Он поднялся и прошел к окну. Когда он раздвинул шторы, Кэндис увидела небольшой балкон с растениями в кадках. Вдали огни города танцевали и расплывались в дымке дождя.

— Ее убили, — сказал он, стоя к ней спиной. — Мне было тогда семнадцать лет. Она выходила из продовольственного магазина, когда какой-то парень ударил ее молотком по голове, схватил сумочку и бросился бежать. Свидетель сказал, что нападавший был белым мужчиной, высоким и худощавым, может, блондин, может, лысый, все произошло очень быстро. Полиция подошла к этому делу очень тщательно. Понадобились месяцы упорной работы, но они все же нашли парня, и он сознался. — Он повернулся к ней. — Моя мать погибла из-за случайного акта насилия. Я хотел понять, почему. Есть ли в этом смысл?

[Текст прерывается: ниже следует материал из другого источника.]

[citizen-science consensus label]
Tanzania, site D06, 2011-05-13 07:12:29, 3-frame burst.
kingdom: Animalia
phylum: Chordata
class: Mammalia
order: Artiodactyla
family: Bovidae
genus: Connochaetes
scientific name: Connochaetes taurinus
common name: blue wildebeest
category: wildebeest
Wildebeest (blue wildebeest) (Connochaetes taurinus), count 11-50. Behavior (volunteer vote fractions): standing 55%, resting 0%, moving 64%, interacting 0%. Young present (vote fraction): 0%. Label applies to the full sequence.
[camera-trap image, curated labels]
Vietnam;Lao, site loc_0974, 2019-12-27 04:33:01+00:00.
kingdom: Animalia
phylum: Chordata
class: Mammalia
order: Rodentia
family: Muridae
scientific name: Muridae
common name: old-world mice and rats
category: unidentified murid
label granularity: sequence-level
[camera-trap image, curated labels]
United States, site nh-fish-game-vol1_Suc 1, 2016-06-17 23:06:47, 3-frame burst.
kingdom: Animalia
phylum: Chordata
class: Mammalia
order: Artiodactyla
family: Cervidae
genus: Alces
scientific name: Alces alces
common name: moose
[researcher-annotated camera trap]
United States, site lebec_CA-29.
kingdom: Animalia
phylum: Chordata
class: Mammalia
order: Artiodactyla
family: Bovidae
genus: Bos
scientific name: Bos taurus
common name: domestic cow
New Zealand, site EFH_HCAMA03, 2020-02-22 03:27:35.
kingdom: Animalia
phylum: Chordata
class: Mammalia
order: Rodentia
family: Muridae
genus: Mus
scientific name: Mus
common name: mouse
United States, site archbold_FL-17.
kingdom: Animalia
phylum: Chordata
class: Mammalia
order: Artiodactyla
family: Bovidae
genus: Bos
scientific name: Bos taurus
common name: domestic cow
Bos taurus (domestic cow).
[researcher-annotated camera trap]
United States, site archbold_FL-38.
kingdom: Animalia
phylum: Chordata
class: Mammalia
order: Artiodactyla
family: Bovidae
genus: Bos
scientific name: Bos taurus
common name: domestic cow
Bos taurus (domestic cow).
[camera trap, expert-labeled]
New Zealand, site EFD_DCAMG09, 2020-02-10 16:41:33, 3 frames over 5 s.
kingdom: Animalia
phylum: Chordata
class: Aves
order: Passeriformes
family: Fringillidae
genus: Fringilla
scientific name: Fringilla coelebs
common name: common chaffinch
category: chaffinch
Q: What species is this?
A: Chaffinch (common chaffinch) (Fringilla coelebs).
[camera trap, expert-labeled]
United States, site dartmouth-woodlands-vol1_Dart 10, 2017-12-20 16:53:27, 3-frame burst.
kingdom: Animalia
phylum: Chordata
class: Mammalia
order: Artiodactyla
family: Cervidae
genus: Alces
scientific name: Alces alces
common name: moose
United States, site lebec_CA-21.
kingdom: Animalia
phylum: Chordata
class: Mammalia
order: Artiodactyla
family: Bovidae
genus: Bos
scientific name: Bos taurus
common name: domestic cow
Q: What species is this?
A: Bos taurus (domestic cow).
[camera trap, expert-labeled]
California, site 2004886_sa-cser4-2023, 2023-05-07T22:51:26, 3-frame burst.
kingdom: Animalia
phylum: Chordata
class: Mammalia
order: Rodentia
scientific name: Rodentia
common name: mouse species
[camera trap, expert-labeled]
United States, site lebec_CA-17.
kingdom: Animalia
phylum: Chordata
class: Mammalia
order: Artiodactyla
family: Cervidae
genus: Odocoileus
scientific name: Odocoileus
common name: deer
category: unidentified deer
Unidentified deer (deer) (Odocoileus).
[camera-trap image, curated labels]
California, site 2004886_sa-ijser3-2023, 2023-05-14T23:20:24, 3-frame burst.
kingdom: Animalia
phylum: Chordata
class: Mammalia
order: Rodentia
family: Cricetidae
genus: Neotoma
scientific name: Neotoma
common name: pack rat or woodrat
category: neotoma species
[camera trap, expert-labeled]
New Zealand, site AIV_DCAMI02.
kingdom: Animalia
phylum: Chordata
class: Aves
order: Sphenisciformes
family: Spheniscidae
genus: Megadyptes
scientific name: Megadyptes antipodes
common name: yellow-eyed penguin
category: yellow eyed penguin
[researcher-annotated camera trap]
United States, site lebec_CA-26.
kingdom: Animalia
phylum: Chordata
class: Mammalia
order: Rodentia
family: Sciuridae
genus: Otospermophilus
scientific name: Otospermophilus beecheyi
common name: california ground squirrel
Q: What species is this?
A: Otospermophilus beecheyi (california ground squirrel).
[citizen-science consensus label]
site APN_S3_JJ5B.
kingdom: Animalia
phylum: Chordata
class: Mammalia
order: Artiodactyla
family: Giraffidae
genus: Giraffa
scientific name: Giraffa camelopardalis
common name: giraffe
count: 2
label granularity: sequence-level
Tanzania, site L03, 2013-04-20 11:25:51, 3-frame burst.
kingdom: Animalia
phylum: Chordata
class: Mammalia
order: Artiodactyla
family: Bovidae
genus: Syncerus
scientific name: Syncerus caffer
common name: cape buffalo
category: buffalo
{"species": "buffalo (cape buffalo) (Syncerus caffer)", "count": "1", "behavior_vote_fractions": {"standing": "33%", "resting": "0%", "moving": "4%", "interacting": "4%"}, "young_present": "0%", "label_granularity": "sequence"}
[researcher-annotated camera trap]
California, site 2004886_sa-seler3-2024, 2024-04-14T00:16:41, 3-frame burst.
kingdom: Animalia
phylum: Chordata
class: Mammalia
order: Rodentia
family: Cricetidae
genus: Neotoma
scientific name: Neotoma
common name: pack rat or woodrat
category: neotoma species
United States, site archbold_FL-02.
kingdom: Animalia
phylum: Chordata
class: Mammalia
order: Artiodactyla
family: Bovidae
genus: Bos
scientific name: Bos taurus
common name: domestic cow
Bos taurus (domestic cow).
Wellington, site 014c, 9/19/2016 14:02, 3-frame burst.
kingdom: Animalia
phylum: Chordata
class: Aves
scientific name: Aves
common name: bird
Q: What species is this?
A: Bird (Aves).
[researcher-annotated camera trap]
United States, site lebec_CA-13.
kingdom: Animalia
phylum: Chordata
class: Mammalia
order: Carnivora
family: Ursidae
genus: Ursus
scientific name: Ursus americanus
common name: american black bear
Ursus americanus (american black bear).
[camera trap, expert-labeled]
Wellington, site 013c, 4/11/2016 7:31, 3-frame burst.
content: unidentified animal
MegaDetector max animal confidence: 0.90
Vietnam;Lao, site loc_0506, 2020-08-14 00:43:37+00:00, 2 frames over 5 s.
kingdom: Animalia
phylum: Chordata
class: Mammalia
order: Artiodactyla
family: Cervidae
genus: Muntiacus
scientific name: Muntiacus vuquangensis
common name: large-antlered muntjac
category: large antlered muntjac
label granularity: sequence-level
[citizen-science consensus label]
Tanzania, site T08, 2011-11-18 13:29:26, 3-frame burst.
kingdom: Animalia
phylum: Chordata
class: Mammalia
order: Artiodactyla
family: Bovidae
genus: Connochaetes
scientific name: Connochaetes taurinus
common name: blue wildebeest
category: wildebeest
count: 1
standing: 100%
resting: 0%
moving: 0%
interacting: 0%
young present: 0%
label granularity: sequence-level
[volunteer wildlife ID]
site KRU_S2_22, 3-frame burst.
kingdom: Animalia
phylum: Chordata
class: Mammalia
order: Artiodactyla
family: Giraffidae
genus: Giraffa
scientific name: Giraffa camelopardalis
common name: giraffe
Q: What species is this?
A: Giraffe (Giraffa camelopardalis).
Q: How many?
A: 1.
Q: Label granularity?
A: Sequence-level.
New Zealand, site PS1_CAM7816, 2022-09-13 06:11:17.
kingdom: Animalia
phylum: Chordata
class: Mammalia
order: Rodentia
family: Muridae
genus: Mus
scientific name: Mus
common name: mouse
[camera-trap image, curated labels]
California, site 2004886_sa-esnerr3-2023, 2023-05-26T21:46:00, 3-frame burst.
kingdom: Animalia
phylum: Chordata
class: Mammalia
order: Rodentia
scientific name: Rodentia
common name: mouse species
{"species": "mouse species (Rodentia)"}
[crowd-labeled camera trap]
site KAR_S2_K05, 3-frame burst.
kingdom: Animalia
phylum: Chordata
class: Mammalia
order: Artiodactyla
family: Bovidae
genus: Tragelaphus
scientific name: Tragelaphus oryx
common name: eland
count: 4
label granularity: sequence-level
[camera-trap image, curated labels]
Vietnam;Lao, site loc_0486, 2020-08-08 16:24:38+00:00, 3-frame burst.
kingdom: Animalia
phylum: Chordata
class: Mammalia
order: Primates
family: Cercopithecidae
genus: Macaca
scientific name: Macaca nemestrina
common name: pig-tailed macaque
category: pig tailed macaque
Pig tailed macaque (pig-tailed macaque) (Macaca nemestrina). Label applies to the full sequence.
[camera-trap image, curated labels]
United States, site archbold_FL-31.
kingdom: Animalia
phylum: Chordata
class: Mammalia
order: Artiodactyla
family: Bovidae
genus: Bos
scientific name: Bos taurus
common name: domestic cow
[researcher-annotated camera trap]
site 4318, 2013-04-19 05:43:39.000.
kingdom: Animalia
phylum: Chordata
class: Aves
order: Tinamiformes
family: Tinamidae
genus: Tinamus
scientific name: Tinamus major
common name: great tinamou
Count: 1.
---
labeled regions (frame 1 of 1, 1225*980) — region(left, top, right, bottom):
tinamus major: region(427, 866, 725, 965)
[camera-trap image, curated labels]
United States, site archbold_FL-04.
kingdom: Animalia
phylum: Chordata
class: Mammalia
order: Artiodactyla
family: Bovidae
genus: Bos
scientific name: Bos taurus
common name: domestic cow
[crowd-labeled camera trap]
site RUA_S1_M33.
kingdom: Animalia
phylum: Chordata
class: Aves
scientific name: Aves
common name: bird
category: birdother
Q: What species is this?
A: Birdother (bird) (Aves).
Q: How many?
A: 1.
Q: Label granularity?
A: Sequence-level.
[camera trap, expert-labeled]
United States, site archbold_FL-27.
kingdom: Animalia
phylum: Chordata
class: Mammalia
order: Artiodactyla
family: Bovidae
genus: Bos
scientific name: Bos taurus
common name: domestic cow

Для Кэндис, чей отец погиб на бессмысленной войне, смысл был.

— Как они поймали его?

— Его выдал молоток. Они обыскивали местность по расходящимся кругам и нашли сарай с инструментами. На молотке были кровь и волосы моей матери. Свидетель указал на преступника из группы при личном опознании. Он умер в тюрьме, отбывая пожизненный срок. Я был первокурсником в Калифорнийском университете, собирался пойти по стопам отца, но после произошедшего у меня возникло свое мнение насчет правосудия и отправки преступников за решетку. В тот день, когда мне исполнилось восемнадцать, я бросил учебу посреди семестра и пошел на пункт набора в полицию Лос-Анджелеса.

И с тех самых пор он гоняется за бандитами. Теперь она знала причину разлада — сын выбрал свой путь, разрушив мечты отца.

Его глаза сверкнули, и она поняла, что подобралась слишком близко к человеку, скрытому внутри.

— Уже поздно, — произнес он. — Я отведу вас в комнату для гостей.

Он взял ее сумку с ночными принадлежностями, хотя та была легкой, а у нее лишь болела царапина на шее. Он обращался с ней как с принцессой.

Они пошли вверх по лестнице и дальше по коридору. Одна дверь была приоткрыта, и внутреннее убранство за ней так удивило Кэндис, что она остановилась как вкопанная.

В комнате разместилось множество картин: в стопках на полу, на мольбертах. Это была студия художника. Раздвижные стеклянные двери и балкон, выходивший на верхушки деревьев, которые в эту пору были голыми, должны были делать эту комнату очень солнечной. Но в ней было еще светлее благодаря изображениям на картинах.